Everyone has a heavy bag that barely closes and has a hard time fitting in their luggage locker beneath the bed. Mine is on the verge of making an extra lump in my bed and causing me Princess and the Pea syndrome. I am on the side of perhaps I should just chuck some clothes, but can’t seem to find my way to it yet. I packed just slightly too much, but enough that I can’t actually acquire anything more, which is limiting. I am now thinking of just buying and posting things to the US so I have presents to come home to since no one seems to be sending presents my way these days.
The point of this is that I got up at 7 and decided that I would walk where the streets of London take me. It was quite a crisp and beautiful day outside. The sun had been shining everyday since arrival and could not be put out by any gloomy gus’s walking around. London on a Saturday morning was quiet. Most things were still shut and dark, but it made wondering peaceful and pictures easy. I did not have to fight with the crowds that would later be New Years Eve in Seattle large, but… this is any old day in London.
I didn’t begin this trip thinking that I would walk until my legs gave out. Until I was panting in the streets like a dog in… a really bad cardigan, you know those terrible ones that owners buy for their dogs to make them look like they are some kind of Yale Doggie Grad? I walked down Holborn and found an alleyway that was quiet and had pipes of steam filling the street. It was a perfect scene that deserved to be captured by more than my camera, so I’ve remembered it, though I’m sure this memory will go bad.

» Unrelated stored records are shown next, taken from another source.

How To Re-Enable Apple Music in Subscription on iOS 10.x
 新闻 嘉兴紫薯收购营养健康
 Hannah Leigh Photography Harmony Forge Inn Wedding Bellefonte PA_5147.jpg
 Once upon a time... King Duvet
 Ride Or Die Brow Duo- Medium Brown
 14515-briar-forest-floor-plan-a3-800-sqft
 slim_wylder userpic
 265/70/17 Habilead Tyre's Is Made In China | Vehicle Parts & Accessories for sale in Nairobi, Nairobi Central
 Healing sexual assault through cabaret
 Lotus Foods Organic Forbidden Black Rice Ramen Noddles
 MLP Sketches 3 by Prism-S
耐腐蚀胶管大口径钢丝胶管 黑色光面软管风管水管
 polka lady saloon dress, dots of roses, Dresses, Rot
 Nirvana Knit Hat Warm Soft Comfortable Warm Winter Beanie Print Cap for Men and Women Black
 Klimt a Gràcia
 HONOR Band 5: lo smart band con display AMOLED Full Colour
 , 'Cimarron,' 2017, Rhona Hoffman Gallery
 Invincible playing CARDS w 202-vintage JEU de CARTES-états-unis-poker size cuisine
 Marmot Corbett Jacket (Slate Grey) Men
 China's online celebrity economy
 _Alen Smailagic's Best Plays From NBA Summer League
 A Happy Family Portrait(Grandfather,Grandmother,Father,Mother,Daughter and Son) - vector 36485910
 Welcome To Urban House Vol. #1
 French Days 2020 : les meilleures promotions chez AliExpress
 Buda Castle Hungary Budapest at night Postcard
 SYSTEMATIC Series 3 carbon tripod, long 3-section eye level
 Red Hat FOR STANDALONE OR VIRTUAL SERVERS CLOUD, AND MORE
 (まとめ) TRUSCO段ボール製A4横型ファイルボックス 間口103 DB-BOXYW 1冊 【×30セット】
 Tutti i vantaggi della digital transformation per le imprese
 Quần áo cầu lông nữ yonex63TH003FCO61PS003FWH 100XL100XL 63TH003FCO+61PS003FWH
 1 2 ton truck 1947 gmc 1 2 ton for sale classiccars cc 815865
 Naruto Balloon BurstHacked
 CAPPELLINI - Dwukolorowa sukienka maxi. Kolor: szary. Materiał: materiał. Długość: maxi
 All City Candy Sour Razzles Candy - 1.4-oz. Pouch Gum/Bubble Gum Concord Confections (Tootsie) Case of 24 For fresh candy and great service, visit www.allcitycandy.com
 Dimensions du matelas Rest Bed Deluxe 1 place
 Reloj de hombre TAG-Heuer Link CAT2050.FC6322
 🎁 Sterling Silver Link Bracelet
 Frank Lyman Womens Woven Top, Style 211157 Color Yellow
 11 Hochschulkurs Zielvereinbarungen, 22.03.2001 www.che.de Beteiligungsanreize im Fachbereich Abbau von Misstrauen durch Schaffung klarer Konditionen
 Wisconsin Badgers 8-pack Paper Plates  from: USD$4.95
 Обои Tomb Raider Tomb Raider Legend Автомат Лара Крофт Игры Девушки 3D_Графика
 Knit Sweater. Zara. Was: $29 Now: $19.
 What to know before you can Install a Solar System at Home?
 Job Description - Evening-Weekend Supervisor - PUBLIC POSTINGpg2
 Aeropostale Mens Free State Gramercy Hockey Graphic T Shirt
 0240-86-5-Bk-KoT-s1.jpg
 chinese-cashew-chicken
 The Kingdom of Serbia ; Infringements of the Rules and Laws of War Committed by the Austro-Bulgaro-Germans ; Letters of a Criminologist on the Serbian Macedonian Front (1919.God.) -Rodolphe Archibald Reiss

Side note: There’s a really great radiolab on memory if you ever get the chance to listen to it about how memories actually go bad once you start to use them. When I say go bad, I mostly mean that you are going to alter or change it somehow just by bringing it up. You’ll insert colors and fabrics and sayings that likely weren’t there, they will sound good, but my friend… they will be wrong. My best advice, if there’s a really important memory you want to hold onto, just don’t ever bring it up. Keep it to yourself, then you and no one else can fuck with it and when you die… it’ll be perfectly preserved just like your cold dead body. End note.
I made my way over to the London Bridge and Tower Bridge, because one has to make her way over the bridges or else she hasn’t visited London. I wanted to be able to say that I had been here and so I took the obligatory pictures. Actually, I took about twenty pictures after that as well because truly, the bridges here are beautiful (except for the millenium bridge, which is kind of an eye sore – actually I think most millennial things turned out as a blight upon our civilization, but we’ll discuss that more later).
After the bridges I made my way, not a great distance, but a distance none-the-less to the Tower of London. I honestly didn’t know much about the tower other than people had been held and executed there. I think that’s really the only thing one must know to be utterly enveloped in the story of the Tower. Who doesn’t have the urge to flock to a place where beheadings took place? Our morbid curiosity always gets the better of us. When we say how could they do that? We mean, how can I get a glimpse of what that was like? The tales of the tower are gruesome, but fascinating. I mostly came to see the place where Anne Boleyn was held and summarily executed, but the crown jewels were there and so of course I took a little looksie.
I don’t care about the crown jewels. That’s what I learned about my trip through the holdings. I could give less than a damn about what is on a crown and what kind of serve ware people had. What did interest me was seeing video of Queen Elizabeth’s coronation. Getting a glimpse of her young, handsome self piqued my curiosity on the royal family much more than it had been. I had to see more pictures, I had to see Queen Elizabeth. I stared at a life size portrait of her for a few minutes, into the motionless eyes that still followed me around the room. I think I would be utterly obsessed with the Royal Family if I lived here and am grateful that I don’t.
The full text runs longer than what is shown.